いつも何かを考えている

2022年9月14日

「人間は考える葦」。フランスの思想家、ジャンジャック・ルソーは、人間というのは水辺の葦のよう風に吹かれて揺れ動いている頼りない存在に見えるが、考えるという偉大な能力を持っている存在と考えたのでしょう。考えるということを賛美している言葉です。

私自身を見ても確かに考える存在で(大したことは考えていませんが)、四六時中、何だかんだと考えていているようです。実際に人間を脳波で調べると、ぼんやりしている時でも、何かを考えていることが明らかにされています。

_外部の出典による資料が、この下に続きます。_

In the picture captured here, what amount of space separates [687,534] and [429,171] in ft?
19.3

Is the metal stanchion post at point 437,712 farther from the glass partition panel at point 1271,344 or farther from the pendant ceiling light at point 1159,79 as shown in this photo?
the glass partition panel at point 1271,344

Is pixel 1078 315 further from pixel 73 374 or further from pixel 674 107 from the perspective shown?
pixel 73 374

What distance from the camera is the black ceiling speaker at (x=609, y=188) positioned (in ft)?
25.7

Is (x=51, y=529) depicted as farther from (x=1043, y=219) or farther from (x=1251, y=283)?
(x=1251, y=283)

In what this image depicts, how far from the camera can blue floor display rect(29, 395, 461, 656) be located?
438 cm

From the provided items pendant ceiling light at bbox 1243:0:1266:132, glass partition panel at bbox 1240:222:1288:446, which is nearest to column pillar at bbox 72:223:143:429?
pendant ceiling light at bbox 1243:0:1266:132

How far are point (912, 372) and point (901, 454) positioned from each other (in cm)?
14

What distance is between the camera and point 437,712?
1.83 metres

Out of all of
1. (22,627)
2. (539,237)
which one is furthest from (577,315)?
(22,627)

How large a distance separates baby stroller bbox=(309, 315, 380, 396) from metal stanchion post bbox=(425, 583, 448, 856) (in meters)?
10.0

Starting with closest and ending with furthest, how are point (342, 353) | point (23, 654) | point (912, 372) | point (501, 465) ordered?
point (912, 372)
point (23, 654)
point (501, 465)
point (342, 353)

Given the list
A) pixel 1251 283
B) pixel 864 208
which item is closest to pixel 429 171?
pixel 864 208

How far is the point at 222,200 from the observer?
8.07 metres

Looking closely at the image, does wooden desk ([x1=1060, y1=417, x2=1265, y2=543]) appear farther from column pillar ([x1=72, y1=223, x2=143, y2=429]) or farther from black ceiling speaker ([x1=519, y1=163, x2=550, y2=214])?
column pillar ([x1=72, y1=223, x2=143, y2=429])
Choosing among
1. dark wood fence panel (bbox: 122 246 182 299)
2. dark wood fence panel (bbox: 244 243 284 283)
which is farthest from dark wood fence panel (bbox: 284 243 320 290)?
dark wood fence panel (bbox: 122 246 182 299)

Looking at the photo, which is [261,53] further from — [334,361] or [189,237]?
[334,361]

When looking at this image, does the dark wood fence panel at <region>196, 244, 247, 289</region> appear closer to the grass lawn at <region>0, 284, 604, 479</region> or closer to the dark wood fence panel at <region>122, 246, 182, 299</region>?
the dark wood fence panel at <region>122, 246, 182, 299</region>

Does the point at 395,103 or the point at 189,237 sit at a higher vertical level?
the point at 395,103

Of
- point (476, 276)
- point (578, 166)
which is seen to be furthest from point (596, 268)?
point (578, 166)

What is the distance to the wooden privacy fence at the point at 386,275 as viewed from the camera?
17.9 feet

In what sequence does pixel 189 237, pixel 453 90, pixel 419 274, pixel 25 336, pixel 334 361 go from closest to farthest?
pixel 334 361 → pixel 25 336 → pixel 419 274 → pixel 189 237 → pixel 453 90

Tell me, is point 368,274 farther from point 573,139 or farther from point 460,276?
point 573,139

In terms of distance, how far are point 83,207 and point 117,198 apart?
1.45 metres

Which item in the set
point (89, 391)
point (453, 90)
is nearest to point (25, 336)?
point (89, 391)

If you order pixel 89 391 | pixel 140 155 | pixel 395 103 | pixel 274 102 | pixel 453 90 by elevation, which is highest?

昨今は、考えるということが、コンピューターの出現でその意味合いがずいぶんと変わってきていますから、「コンピュータも自分で考えられるのか」といった類のことの方に興味が移行しているのではないかと思います。ただ、たとえコンピューターの分布図が広がっても、「考えるとは何か」に答えるのは途轍もなく難解なもので、日常生活から離れた、形而上的な世界なので、哲学とか論理学とか学問として向かい合うものとなっていますが、そこでは往々にして硬直したものになってしまうような気がします。しかも深い迷路が待ち構えていますから、そこに迷い込んでしまうもので、不幸な結末で生涯を閉じる哲学者も多いのです。コンピューターはこの危険性がない思考生活を営んでいると言ってもいいのかもしれません。今のところ人間からの問いに従順に答えることで目一杯なのかもしれません。

 

考がえるというのはそもそもは頭のいい人の得意技ということになっています。その頭がいいというのか、知的傾向にある人は勉強好きで、成績の良い生徒だったはずです。一方体を動かすのが好きな人は思考型人間ではないようです。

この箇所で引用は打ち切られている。